Task prompt: Your task is to return the span of lines beginning at the one with "class: Mammalia" and ending at the last line of the data, exactly as it stands.

══ Dataset ══

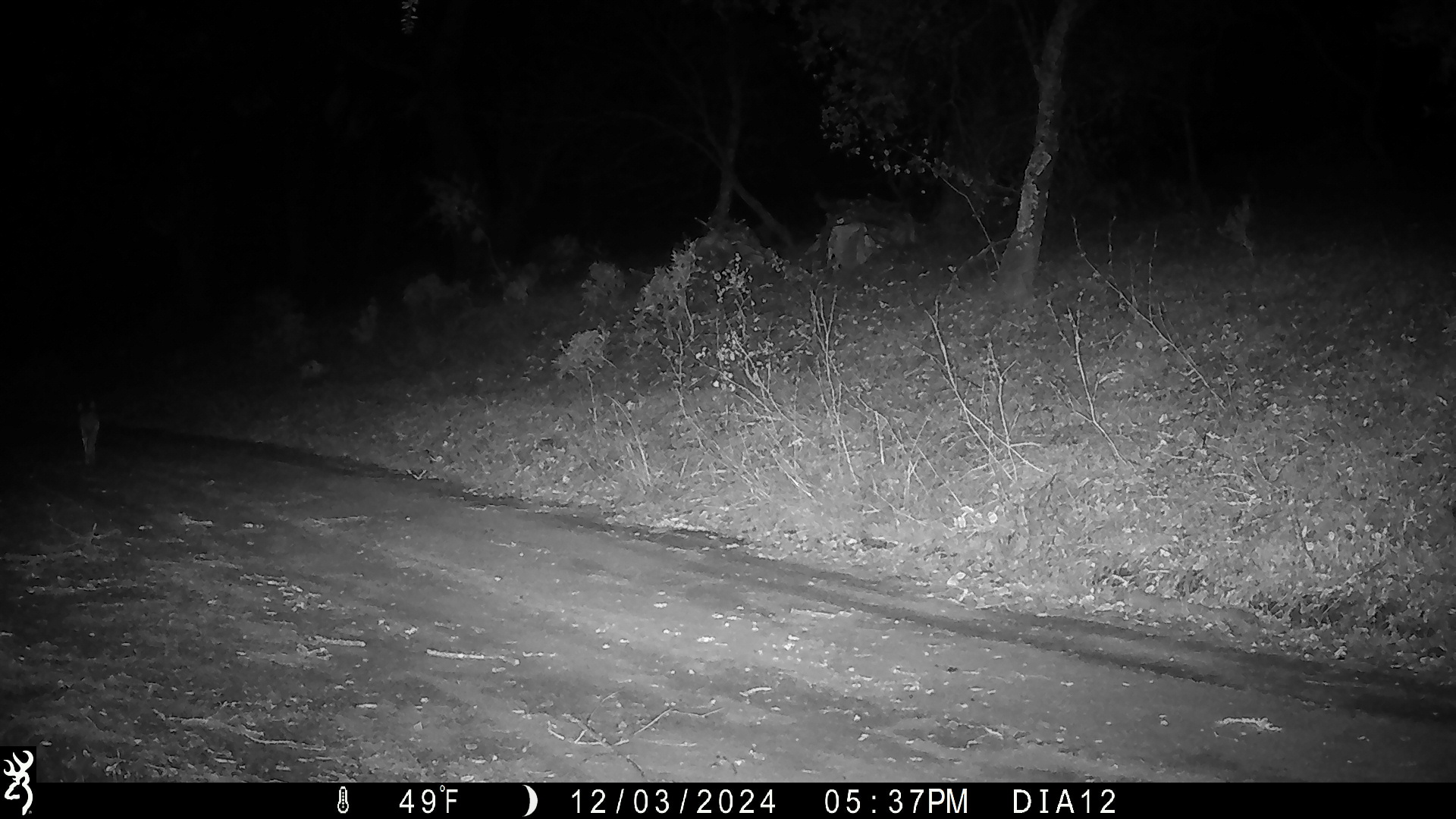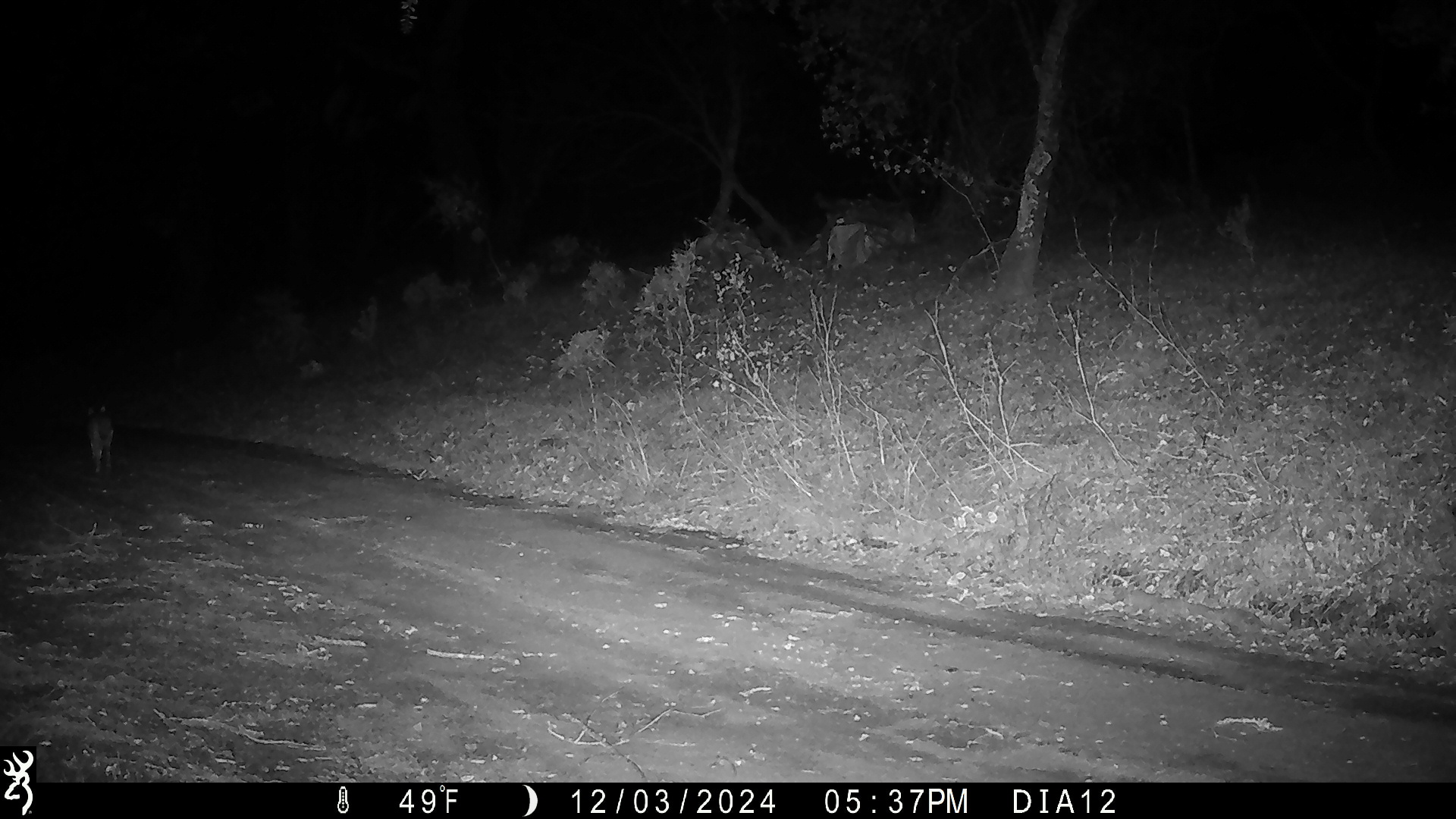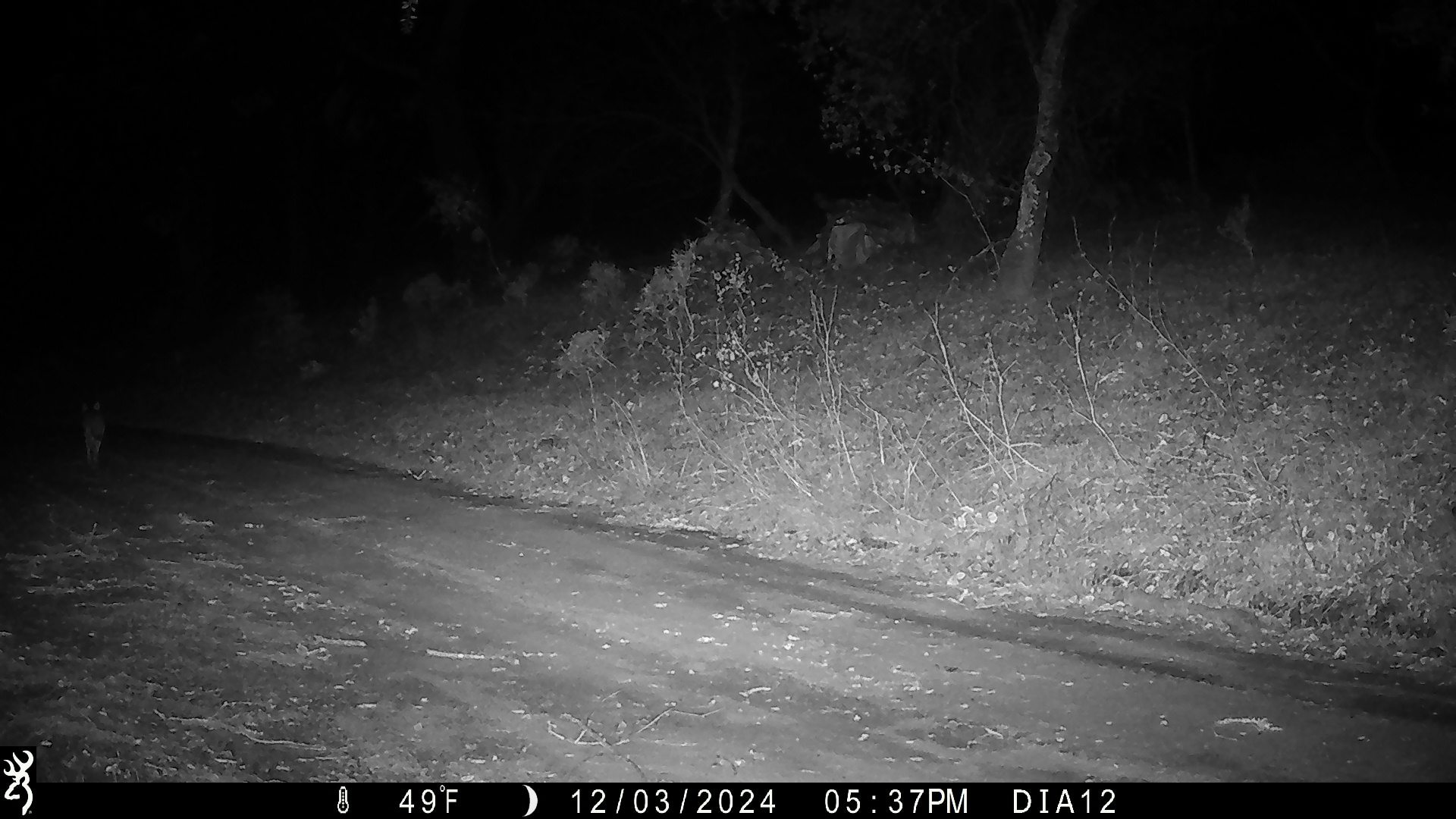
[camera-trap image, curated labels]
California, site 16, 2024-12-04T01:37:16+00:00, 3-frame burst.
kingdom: Animalia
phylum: Chordata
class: Mammalia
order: Carnivora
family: Canidae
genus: Canis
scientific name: Canis latrans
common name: coyote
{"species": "coyote (Canis latrans)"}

═══

Answer to this task:
class: Mammalia
order: Carnivora
family: Canidae
genus: Canis
scientific name: Canis latrans
common name: coyote
{"species": "coyote (Canis latrans)"}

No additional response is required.